» **EXERCISE SET**:
(A) Retype the shape memory alloy passage from "When it is subjected" up to and including "to 70.degree. C.".
(B) According to the shape memory alloy passage, what is the approximate austenite finishing temperature Af?
(C) Write what comes next in the passage on the shape memory alloy printing process, starting after its final sentence.

When it is subjected to a heat treatment at a regular temperature for a
given period of time, thin film shape memory alloy 12 is to have the flat
plate shape in a parent phase in step 101. Thereafter, the parent phase is
being transited to a martensite while being cooled down by a martensite
finishing temperature Mf of about 40.degree. C. to 70.degree. C.
When the direct lower portion of thin film shape memory alloy 12 is etched,
space portion 11 is formed into substrate 10 consisting of a silicon wafer
to externally expose thin film shape memory alloy 12 in step 102. Then,
pressure plate 12a is attached to the bottom plane of substrate 10 formed
via the etching and the interior of space portion 11 becomes in the vacuum
state by being adhered in the vacuum state in step 103.
In step 104, if thin film shape memory alloy 12 bending-deformed at the
martensite is applied a preset temperature, i.e., an austenite finishing
temperature Af of approximately 50.degree. C. to 90.degree. C., recording
solution 20 is injected while it is being flattened as shown in FIG. 6C.
Then, by cooling thin film shape memory alloy 12 to be transformed into
the martensite, in step 105, it is bending-deformed in accordance with the
vacuum factor of space portion 11 and recording solution 20 refills the
interior of liquid chamber 14. Then, the above steps 103 and 104 are
repeatedly performed in view of the temperature variation of thin film
shape memory alloy, and step 106 of executing the printing operation is
performed in the course of the aforementioned steps.

» **GIVEN MATERIAL**:
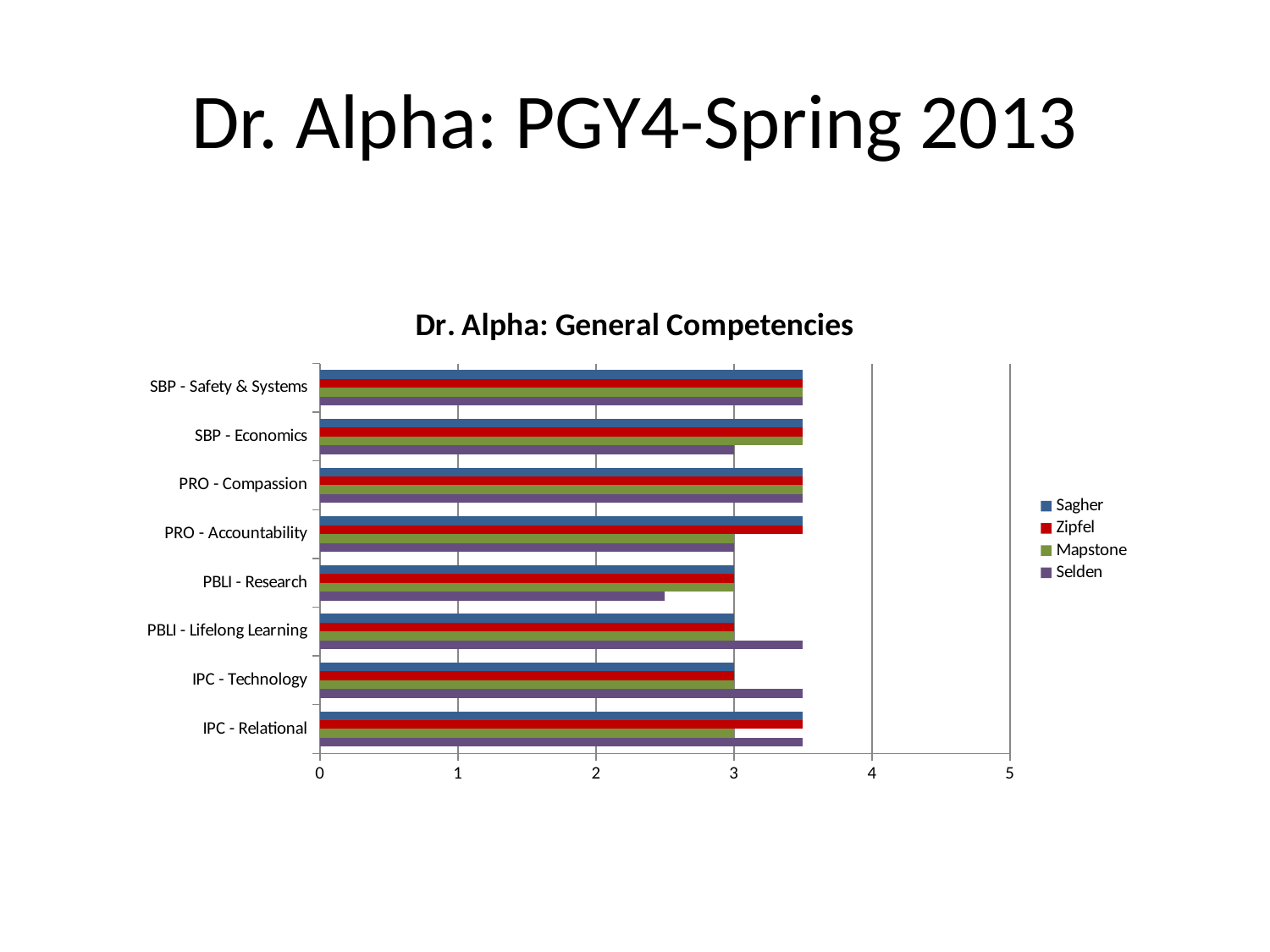
What is the title of the chart? Dr. Alpha: General Competencies For PBLI - Research, which is larger: the Sagher value or the Selden value? Sagher What is the Sagher value for IPC - Technology? 3 Is the Selden value for PBLI - Lifelong Learning greater or less than 3? greater What kind of chart is shown on the slide? bar chart What is the Selden value for SBP - Economics? 3 Is the Selden value for PBLI - Research greater or less than 3? less Which series is shown in red in the legend? Zipfel Is the Sagher value for SBP - Safety & Systems greater or less than 3? greater How many series does the legend list? 4 How many competency categories are shown on the chart? 8 What is the Mapstone value for PBLI - Research? 3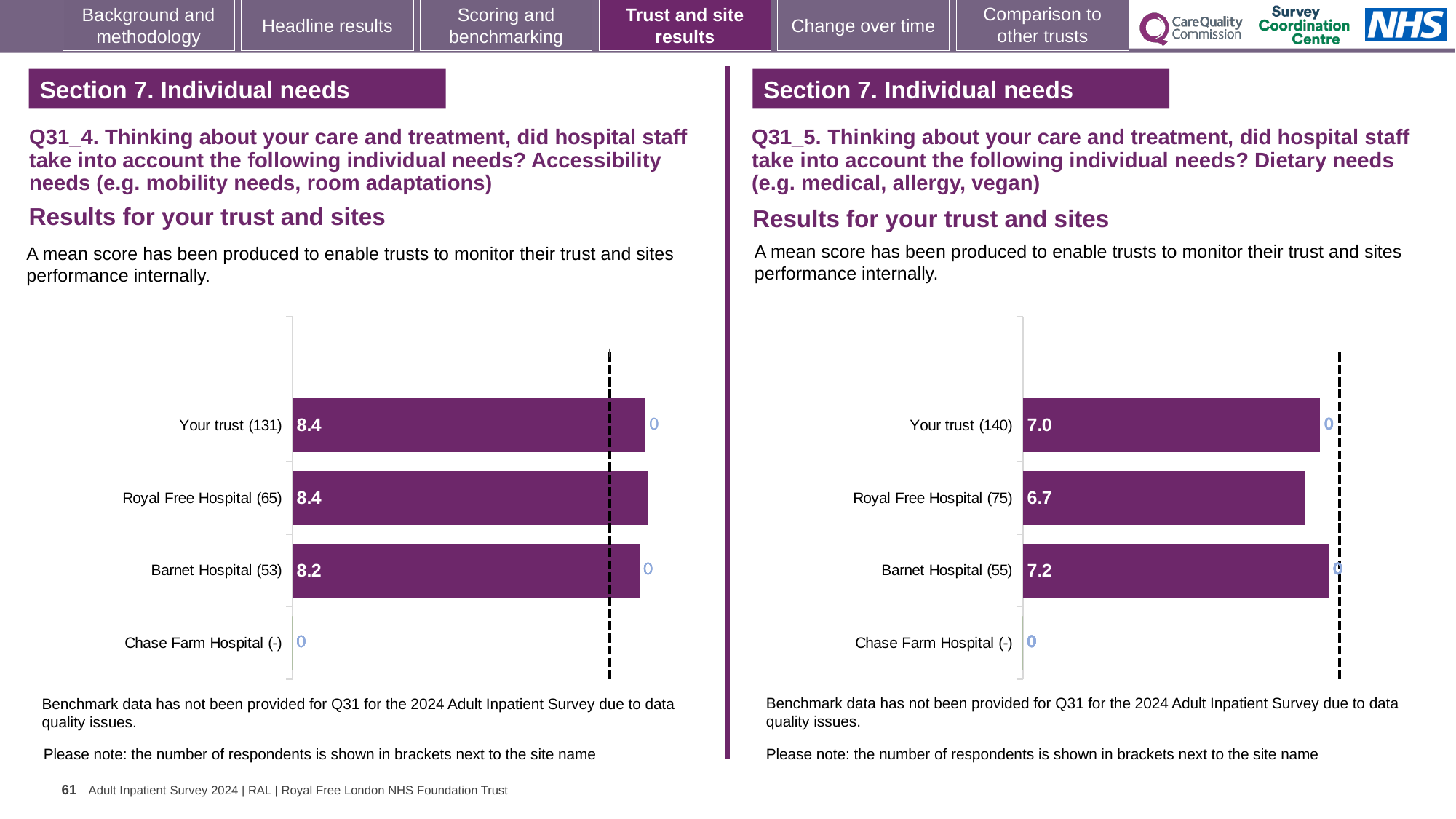
What kind of chart is used on the left side of the slide for Q31_4? Bar chart In the right chart (Q31_5, dietary needs), what is the mean score for Royal Free Hospital? 6.7 In the left chart (Q31_4, accessibility needs), which site has the lowest mean score among those with a plotted value? Barnet Hospital In the left chart (Q31_4, accessibility needs), how many respondents are shown in brackets for Royal Free Hospital? 65 In the right chart (Q31_5, dietary needs), what is the mean score for Your trust? 7.0 In the right chart (Q31_5, dietary needs), which site has the highest mean score? Barnet Hospital In the right chart (Q31_5, dietary needs), which is larger: the mean score for Your trust or for Royal Free Hospital? Your trust In the left chart (Q31_4, accessibility needs), what is the mean score for Your trust? 8.4 In the left chart (Q31_4, accessibility needs), what is the mean score for Barnet Hospital? 8.2 In the left chart (Q31_4, accessibility needs), what is the difference between the mean scores for Your trust and Barnet Hospital? 0.2 In the right chart (Q31_5, dietary needs), what is the difference between the mean scores for Barnet Hospital and Royal Free Hospital? 0.5 In the right chart (Q31_5, dietary needs), which site has the lowest mean score among those with a plotted value? Royal Free Hospital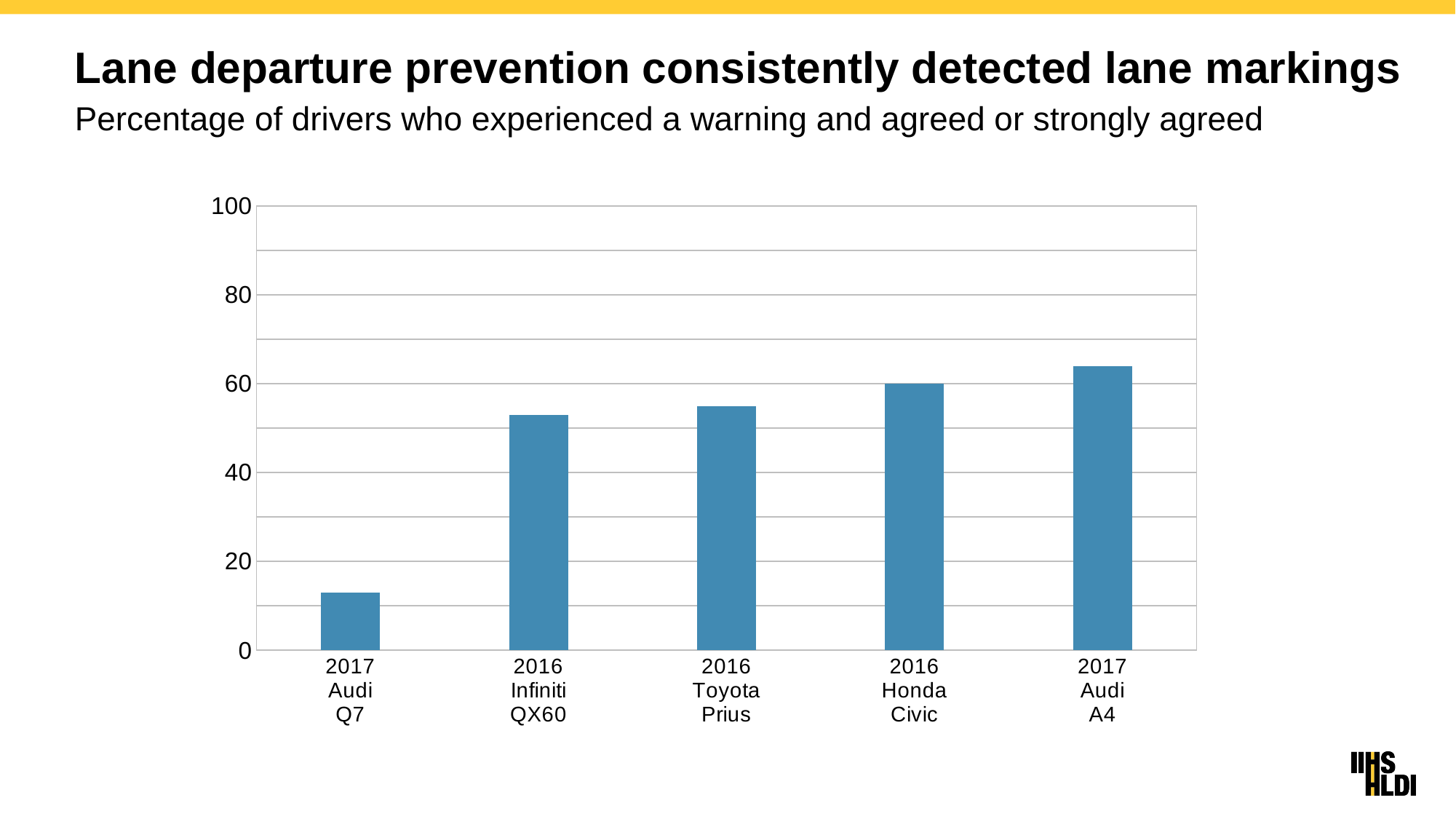
How many vehicles are shown on the x axis of the chart? 5 Which vehicle has the lowest percentage of drivers who agreed or strongly agreed? 2017 Audi Q7 What is the title of the slide? Lane departure prevention consistently detected lane markings Which has a higher value, the 2016 Honda Civic or the 2016 Infiniti QX60? 2016 Honda Civic Which has a higher value, the 2017 Audi A4 or the 2017 Audi Q7? 2017 Audi A4 Do the bar values rise or fall from left to right along the x axis? rise Is the value for the 2016 Toyota Prius greater or less than 60? less Which vehicle has the highest percentage of drivers who agreed or strongly agreed? 2017 Audi A4 What kind of chart is shown on the slide? bar chart Is the value for the 2016 Infiniti QX60 greater or less than 40? greater Is the value for the 2017 Audi A4 greater or less than 60? greater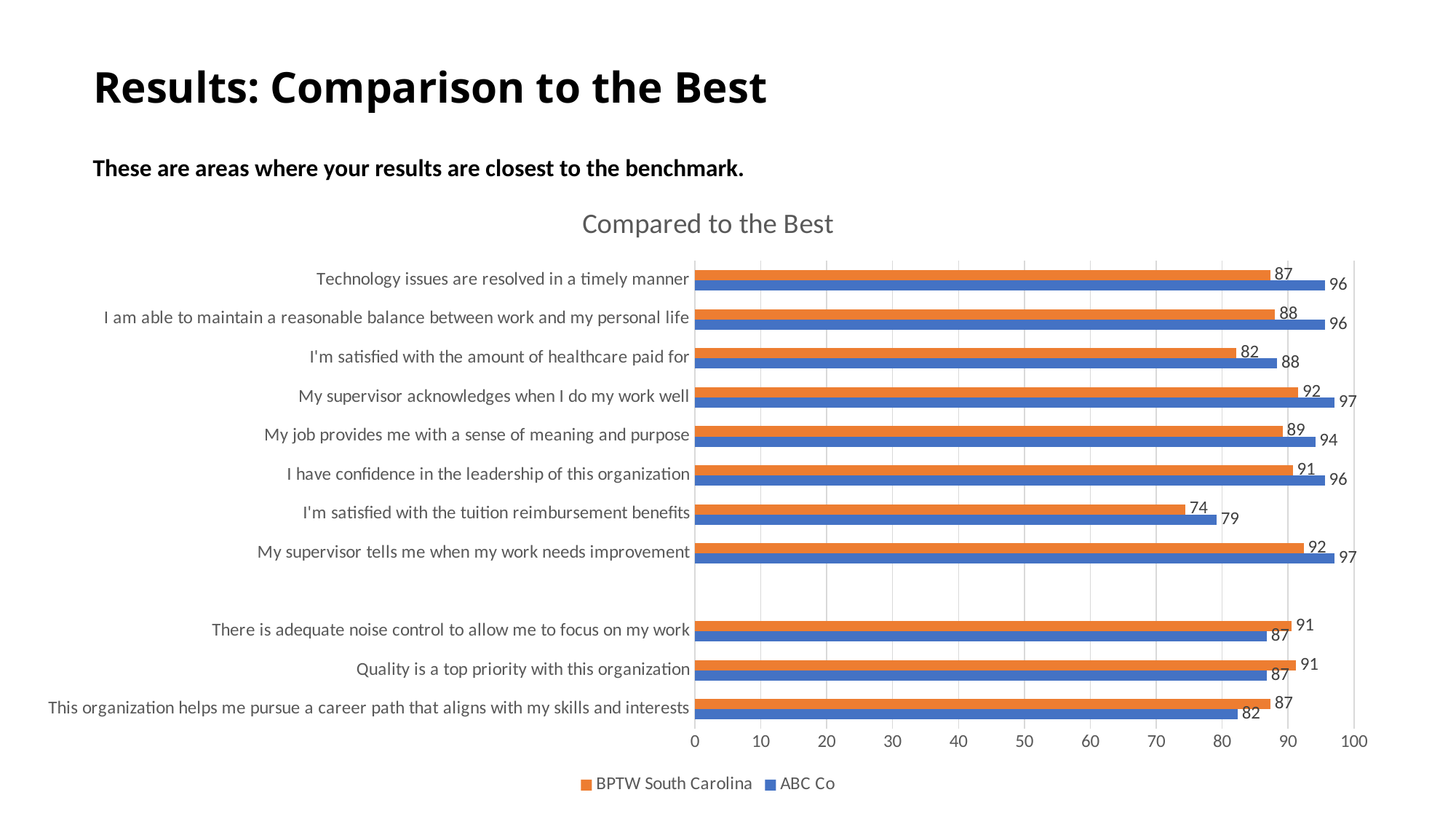
What is the difference between the ABC Co and BPTW South Carolina values for "My supervisor acknowledges when I do my work well"? 5 What kind of chart is shown on the slide? Bar chart What is the BPTW South Carolina value for "My job provides me with a sense of meaning and purpose"? 89 What is the ABC Co value for "I'm satisfied with the amount of healthcare paid for"? 88 How many series does the legend list? 2 For "I have confidence in the leadership of this organization", which series has the larger value, BPTW South Carolina or ABC Co? ABC Co For "Quality is a top priority with this organization", which series has the larger value, BPTW South Carolina or ABC Co? BPTW South Carolina Which category has the lowest ABC Co value? I'm satisfied with the tuition reimbursement benefits What is the BPTW South Carolina value for "I'm satisfied with the tuition reimbursement benefits"? 74 What is the ABC Co value for "Technology issues are resolved in a timely manner"? 96 What is the difference between the BPTW South Carolina and ABC Co values for "This organization helps me pursue a career path that aligns with my skills and interests"? 5 What is the title of the chart? Compared to the Best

» **OUTPUTS FOR THE TASKS**:
(A)
When it is subjected to a heat treatment at a regular temperature for a
given period of time, thin film shape memory alloy 12 is to have the flat
plate shape in a parent phase in step 101. Thereafter, the parent phase is
being transited to a martensite while being cooled down by a martensite
finishing temperature Mf of about 40.degree. C. to 70.degree. C.

(B) About 50 to 90 degrees C.

(C)
FIGS. 10 and 11 are flowchart and a block diagram respectively showing a
manufacturing process of a two-way thin film shape memory alloy according
to the present invention. Here, in step 200, thin film shape memory alloy
12 is transited into the austenite by being subjected to the heat
treatment at a regular temperature for a given period of time within a
chamber 22. Then, upon the cooling down to be below the martensite
finishing temperature Mf of approximately 4020 C. to 70.degree. C., the
austenite is changed into the martensite in step 201. Also, the martensite
is deformed by being applied with an external force within an extent of
inhibiting a plastic sliding thereon in step 202. After this, when thin
film shape memory alloy 12 is heated by the austenite finishing
temperature Af of approximately 50.degree. C. to 90.degree. C., it is
transformed into the austenite to be flattened in step 203.
Then, the above-described steps 201, 202 and 203 are repeated several times
to train thin film shape memory alloy 12 in step 204. By doing so,
regardless of the lack of the external force, thin film shape memory alloy
12 is deformed in step 205 when the temperature of thin film shape memory
alloy 12 is dropped down to the martensite finishing temperature Mf in
training step 204. Thereafter, pressure plate 12a is attached to the
bottom plane of substrate 10 formed via an etching and is subjected to an
electrostatic junction under the vacuum state, so that the interior of
space portion 11 is changed into the vacuum state in step 206.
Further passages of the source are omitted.